• _Set problem_: Extract everything from the start of the records down through the line that contains "113H101V109L100 108H95L92 111V116H96L98", reproducing each line unchanged.

### Record list

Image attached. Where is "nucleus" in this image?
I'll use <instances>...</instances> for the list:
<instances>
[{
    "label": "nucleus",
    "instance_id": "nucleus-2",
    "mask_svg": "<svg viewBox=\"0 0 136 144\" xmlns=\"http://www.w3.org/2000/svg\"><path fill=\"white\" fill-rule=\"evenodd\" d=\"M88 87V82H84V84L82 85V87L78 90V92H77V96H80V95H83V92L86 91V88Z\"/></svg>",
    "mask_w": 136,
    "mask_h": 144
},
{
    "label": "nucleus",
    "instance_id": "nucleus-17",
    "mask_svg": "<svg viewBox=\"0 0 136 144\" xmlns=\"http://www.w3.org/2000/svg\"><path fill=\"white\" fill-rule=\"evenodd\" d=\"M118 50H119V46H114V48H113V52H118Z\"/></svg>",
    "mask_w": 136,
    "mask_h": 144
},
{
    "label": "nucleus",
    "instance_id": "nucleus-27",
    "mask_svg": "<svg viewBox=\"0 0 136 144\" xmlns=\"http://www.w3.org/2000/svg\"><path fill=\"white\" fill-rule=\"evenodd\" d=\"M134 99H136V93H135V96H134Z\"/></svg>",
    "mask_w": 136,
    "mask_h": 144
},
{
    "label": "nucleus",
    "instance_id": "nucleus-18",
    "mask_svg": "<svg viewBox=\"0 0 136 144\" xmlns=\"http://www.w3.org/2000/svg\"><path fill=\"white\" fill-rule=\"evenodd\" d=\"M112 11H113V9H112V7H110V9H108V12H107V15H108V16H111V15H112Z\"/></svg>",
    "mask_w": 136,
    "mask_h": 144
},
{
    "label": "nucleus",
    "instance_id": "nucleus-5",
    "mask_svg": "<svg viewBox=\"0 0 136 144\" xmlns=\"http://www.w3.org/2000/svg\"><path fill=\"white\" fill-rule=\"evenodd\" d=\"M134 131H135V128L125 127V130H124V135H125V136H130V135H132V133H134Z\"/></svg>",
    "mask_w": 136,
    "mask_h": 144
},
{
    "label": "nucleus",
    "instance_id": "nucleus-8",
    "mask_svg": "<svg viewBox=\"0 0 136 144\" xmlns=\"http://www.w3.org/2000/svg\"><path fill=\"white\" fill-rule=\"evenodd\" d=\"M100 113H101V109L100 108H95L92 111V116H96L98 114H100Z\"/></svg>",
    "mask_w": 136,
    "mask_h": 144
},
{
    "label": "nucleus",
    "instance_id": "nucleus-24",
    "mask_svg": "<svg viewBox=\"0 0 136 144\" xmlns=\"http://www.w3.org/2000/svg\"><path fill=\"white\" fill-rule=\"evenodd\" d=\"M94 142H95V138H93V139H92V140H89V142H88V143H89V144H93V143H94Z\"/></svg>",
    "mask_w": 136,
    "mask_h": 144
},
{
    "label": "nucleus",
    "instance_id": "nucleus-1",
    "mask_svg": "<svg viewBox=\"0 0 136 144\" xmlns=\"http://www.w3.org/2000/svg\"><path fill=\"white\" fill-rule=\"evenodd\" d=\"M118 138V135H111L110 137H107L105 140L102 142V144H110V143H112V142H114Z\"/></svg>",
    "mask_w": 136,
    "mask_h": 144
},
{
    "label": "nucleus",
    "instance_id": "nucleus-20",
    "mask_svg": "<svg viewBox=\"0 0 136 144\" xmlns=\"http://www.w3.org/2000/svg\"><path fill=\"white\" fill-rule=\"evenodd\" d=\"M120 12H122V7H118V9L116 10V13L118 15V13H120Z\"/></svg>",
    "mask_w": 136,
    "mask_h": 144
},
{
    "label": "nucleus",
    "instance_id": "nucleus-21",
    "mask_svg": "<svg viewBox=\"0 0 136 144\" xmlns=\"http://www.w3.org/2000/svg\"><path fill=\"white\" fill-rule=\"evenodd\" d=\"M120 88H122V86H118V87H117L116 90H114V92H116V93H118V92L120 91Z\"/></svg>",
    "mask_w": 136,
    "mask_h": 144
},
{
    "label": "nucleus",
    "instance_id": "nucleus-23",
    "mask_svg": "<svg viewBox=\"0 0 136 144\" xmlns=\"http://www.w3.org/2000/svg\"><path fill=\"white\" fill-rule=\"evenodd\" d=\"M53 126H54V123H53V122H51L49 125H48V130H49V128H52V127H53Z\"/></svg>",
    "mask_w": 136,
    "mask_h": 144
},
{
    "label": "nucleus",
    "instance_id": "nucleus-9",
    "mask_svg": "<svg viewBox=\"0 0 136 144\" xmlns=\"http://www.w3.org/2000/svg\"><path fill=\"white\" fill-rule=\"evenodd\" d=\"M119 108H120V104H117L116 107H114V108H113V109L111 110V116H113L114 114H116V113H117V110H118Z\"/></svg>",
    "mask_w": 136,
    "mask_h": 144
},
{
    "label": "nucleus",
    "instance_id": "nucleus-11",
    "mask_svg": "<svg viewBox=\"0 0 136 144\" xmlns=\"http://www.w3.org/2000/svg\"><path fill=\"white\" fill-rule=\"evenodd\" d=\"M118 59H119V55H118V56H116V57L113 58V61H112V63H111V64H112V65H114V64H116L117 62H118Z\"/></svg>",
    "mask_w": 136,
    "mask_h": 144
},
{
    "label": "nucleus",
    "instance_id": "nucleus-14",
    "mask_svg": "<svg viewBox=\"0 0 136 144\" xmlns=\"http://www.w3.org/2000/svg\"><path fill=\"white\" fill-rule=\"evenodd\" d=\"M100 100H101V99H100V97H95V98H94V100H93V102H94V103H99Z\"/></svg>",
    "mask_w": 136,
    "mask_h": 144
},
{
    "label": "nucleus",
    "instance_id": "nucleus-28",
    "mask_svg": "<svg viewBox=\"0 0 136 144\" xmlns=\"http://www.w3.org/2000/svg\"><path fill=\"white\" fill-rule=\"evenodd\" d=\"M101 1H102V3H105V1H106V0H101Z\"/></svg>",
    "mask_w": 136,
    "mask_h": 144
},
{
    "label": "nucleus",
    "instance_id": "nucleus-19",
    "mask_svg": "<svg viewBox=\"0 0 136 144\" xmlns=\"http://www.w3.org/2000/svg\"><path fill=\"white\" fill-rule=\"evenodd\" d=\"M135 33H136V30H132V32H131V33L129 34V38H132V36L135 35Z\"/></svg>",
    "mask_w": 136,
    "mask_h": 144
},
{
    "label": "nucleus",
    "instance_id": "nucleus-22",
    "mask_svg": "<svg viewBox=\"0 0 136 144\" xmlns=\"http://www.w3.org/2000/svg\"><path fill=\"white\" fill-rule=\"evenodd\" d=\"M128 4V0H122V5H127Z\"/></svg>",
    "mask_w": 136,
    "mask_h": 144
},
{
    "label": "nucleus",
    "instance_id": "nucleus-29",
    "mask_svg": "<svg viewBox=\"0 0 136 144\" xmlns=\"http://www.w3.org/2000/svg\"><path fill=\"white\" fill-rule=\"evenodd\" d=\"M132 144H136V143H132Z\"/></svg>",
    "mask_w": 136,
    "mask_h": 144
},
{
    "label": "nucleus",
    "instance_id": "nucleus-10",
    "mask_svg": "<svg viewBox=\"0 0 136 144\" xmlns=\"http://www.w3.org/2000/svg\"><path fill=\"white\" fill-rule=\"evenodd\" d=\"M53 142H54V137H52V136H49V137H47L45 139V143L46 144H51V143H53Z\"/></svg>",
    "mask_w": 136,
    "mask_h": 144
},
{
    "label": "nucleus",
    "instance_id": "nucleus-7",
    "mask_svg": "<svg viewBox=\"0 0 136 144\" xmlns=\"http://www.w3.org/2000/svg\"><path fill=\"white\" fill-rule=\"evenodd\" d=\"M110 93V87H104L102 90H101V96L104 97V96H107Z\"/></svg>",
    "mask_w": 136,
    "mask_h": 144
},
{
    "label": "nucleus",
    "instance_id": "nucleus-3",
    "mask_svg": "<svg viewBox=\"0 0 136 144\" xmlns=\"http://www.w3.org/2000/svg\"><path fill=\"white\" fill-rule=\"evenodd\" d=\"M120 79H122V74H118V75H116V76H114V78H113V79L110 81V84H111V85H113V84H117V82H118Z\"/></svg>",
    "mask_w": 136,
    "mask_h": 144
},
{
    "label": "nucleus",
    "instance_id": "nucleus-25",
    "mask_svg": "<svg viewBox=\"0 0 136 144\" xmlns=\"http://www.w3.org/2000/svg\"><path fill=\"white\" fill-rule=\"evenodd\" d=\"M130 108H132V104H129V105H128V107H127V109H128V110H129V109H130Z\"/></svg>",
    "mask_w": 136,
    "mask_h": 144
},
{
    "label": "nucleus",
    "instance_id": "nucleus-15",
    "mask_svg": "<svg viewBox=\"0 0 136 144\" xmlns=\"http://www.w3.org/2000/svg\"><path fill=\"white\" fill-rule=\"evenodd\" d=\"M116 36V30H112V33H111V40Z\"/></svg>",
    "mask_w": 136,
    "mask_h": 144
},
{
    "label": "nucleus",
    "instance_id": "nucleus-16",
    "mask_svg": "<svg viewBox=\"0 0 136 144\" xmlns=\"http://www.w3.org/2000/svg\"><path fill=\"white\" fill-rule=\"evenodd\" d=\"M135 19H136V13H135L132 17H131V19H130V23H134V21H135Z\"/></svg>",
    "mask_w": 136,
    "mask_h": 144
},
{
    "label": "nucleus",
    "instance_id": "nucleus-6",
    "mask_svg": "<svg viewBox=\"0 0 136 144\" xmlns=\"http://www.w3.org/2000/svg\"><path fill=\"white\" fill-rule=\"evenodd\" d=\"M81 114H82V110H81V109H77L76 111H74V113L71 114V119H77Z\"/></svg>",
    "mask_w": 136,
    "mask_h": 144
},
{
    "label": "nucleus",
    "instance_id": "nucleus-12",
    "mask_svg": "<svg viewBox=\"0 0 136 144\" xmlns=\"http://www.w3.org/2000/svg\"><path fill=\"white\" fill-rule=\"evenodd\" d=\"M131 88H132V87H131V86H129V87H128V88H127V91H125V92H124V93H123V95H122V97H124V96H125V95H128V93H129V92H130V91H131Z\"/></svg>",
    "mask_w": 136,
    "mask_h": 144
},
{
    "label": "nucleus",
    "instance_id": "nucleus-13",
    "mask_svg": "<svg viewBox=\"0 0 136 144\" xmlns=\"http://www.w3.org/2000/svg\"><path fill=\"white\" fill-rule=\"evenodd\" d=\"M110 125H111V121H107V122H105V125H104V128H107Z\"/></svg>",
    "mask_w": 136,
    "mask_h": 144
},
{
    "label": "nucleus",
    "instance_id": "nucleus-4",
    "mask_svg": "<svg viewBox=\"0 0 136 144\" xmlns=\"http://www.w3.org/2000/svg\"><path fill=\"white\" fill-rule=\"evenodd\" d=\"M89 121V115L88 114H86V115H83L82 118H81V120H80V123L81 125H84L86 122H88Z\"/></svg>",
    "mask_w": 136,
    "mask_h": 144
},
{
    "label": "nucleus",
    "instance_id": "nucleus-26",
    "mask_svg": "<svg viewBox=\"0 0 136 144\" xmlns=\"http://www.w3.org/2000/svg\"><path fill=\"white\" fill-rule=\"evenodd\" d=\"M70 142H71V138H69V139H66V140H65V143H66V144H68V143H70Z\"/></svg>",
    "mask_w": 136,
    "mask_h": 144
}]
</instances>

######

• _Expected answer_:
Image attached. Where is "nucleus" in this image?
I'll use <instances>...</instances> for the list:
<instances>
[{
    "label": "nucleus",
    "instance_id": "nucleus-2",
    "mask_svg": "<svg viewBox=\"0 0 136 144\" xmlns=\"http://www.w3.org/2000/svg\"><path fill=\"white\" fill-rule=\"evenodd\" d=\"M88 87V82H84V84L82 85V87L78 90V92H77V96H80V95H83V92L86 91V88Z\"/></svg>",
    "mask_w": 136,
    "mask_h": 144
},
{
    "label": "nucleus",
    "instance_id": "nucleus-17",
    "mask_svg": "<svg viewBox=\"0 0 136 144\" xmlns=\"http://www.w3.org/2000/svg\"><path fill=\"white\" fill-rule=\"evenodd\" d=\"M118 50H119V46H114V48H113V52H118Z\"/></svg>",
    "mask_w": 136,
    "mask_h": 144
},
{
    "label": "nucleus",
    "instance_id": "nucleus-27",
    "mask_svg": "<svg viewBox=\"0 0 136 144\" xmlns=\"http://www.w3.org/2000/svg\"><path fill=\"white\" fill-rule=\"evenodd\" d=\"M134 99H136V93H135V96H134Z\"/></svg>",
    "mask_w": 136,
    "mask_h": 144
},
{
    "label": "nucleus",
    "instance_id": "nucleus-18",
    "mask_svg": "<svg viewBox=\"0 0 136 144\" xmlns=\"http://www.w3.org/2000/svg\"><path fill=\"white\" fill-rule=\"evenodd\" d=\"M112 11H113V9H112V7H110V9H108V12H107V15H108V16H111V15H112Z\"/></svg>",
    "mask_w": 136,
    "mask_h": 144
},
{
    "label": "nucleus",
    "instance_id": "nucleus-5",
    "mask_svg": "<svg viewBox=\"0 0 136 144\" xmlns=\"http://www.w3.org/2000/svg\"><path fill=\"white\" fill-rule=\"evenodd\" d=\"M134 131H135V128L125 127V130H124V135H125V136H130V135H132V133H134Z\"/></svg>",
    "mask_w": 136,
    "mask_h": 144
},
{
    "label": "nucleus",
    "instance_id": "nucleus-8",
    "mask_svg": "<svg viewBox=\"0 0 136 144\" xmlns=\"http://www.w3.org/2000/svg\"><path fill=\"white\" fill-rule=\"evenodd\" d=\"M100 113H101V109L100 108H95L92 111V116H96L98 114H100Z\"/></svg>",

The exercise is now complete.